€475M in one day: Google and Shein hit by CNIL fines — the end of negotiable consent?

After Shein earlier this summer, Google has now been sanctioned by the CNIL. On 1 September 2025, France’s data protection authority issued two record fines: €325 million against Google (Delib. SAN-2025-004) and €150 million against Shein (Delib. SAN-2025-005).
👉 Total: €475 million in a single day. This is a clear signal: user consent is not optional.

⚖️ Sanctioned breaches — what the CNIL found

Google

  • Placement of tracking cookies without valid prior consent (breach of Article 82 of the French Data Protection Act — transposition of the ePrivacy Directive);
  • Use of advertising inserted between users’ Gmail messages (CNIL relied on Article L.34-5 of the French Postal and Electronic Communications Code regarding direct electronic marketing);
  • Implementation of so-called “cookie walls” or account-creation flows that make refusal of advertising traceurs materially harder than acceptance, thereby invalidating consent.
    Practical note: the €325M fine is allocated across Google entities (e.g. €200M against Google LLC and €125M against Google Ireland Limited), and the CNIL imposed a compliance injunction (6 months) with daily penalties of €100,000 for failure to comply.

Shein

  • Continued deployment of advertising traceurs despite explicit user refusals;
  • Failure to provide clear, prior information about the purposes of tracking;
  • Use of opaque consent interfaces that do not meet the RGPD standards for valid consent (Art. 4(11) and Art. 7 GDPR).

📜 Doctrinal line: CNIL’s consolidated approach
The CNIL frames these sanctions in continuity with its traceurs action plan (2019 onwards). Key takeaways:

  • Consent must meet the RGPD definition (free, specific, informed, and unambiguous — Art. 4(11), Art. 7 GDPR);
  • Cookie walls are tightly scrutinized and are only lawful if a real, non-penalizing alternative is offered;
  • The CNIL combines legal bases (GDPR, national Data Protection Act provisions such as Art. 82 LIL, and CPCE Art. L.34-5) to strengthen enforcement reach.

This pattern follows prior enforcement against large platforms (e.g., enforcement actions in recent years) and cements a strict French administrative approach that will carry weight in European enforcement discussions.
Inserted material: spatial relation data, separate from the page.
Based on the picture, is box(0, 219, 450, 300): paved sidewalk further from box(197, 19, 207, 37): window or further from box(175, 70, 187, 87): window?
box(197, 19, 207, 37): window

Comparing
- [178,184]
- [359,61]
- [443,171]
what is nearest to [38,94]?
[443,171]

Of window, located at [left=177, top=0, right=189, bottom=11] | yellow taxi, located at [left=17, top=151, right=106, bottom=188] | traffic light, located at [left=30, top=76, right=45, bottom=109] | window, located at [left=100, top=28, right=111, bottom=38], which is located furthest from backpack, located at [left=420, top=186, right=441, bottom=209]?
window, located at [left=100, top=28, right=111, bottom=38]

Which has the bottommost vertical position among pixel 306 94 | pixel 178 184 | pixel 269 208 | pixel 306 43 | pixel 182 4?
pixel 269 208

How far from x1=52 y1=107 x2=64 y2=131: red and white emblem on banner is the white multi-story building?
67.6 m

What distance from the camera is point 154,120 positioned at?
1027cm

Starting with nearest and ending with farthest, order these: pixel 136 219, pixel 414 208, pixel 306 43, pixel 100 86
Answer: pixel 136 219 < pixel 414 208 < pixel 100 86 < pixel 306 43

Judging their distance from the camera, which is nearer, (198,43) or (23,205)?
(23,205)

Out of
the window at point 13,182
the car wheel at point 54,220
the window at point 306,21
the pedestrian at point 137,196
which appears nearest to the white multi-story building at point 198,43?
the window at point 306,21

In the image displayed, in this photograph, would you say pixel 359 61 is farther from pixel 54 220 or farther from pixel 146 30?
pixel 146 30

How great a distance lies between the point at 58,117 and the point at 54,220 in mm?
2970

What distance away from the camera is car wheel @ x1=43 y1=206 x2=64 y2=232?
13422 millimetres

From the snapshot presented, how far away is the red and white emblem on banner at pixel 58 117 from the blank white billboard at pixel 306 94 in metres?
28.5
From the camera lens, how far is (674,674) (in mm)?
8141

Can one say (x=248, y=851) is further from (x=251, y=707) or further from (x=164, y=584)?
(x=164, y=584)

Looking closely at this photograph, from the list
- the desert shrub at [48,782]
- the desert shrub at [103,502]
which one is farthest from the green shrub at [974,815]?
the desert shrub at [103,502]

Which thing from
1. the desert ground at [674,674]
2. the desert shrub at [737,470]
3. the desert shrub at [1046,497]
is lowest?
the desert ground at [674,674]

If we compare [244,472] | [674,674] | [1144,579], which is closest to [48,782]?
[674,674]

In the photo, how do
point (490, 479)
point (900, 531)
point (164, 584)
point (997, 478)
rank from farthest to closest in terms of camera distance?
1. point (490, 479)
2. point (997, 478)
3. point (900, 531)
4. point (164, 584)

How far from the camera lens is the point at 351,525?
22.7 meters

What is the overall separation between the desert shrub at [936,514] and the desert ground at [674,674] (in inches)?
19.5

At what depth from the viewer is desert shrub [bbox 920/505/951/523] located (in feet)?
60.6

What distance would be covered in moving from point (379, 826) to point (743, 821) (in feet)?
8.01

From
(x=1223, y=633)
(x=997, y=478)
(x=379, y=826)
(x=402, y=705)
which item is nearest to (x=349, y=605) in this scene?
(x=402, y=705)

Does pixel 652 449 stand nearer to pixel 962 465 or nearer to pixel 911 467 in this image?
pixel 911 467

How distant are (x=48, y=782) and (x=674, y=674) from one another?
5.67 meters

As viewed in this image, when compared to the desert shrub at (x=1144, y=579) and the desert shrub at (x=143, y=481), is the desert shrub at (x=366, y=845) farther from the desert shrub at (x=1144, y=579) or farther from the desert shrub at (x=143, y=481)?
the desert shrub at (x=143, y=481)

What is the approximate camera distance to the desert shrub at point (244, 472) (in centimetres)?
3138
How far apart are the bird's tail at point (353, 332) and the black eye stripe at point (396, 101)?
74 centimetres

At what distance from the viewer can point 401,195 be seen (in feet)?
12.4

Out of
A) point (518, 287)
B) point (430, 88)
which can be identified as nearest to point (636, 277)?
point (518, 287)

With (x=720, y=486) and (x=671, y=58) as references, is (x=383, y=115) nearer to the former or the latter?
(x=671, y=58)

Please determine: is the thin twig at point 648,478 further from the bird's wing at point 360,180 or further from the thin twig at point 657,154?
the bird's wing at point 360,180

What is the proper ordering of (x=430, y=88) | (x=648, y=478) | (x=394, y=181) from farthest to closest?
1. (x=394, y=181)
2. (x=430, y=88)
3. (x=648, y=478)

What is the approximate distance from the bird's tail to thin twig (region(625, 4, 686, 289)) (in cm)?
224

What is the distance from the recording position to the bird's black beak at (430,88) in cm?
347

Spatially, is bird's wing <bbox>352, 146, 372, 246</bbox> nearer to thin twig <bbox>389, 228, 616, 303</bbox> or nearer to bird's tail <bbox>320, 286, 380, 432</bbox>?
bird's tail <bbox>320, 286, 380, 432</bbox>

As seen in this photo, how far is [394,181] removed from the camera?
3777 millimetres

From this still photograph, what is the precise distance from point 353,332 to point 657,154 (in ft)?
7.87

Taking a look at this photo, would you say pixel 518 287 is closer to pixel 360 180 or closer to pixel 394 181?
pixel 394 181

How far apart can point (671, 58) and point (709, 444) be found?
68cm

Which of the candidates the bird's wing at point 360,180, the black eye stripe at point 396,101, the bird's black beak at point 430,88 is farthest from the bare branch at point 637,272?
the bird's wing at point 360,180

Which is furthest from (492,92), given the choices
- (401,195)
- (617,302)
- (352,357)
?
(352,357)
💡 Google vs Shein — different profiles, same principle

  • Google: systemic issue across an integrated ecosystem (account creation, Gmail ads, cross-service tracking) — enforcement targets structural practices tied to market power.
  • Shein: classic large-scale opaque tracking on an e-commerce platform — enforcement targets continuous non-compliance with user refusals.

Although distinct in mechanics, both cases converge on the single legal principle: the centrality of valid consent.

🔭 What this means for the market and compliance teams

  • France is applying the law cumulatively and robustly; these fines are not symbolic.
  • Regulatory authorities (CNIL, EDPB) are aligning toward stricter cookie and tracking enforcement.
  • Businesses must integrate legal controls into marketing product design — compliance cannot be an afterthought.

📈 These record fines mark a turning point: warnings have given way to financial enforcement of the consent principle. The CNIL’s approach shows that both market leaders and fast-growing platforms are within reach of aggressive administrative enforcement. For legal teams, the question is no longer if enforcement will occur — it is how to prevent being the next target.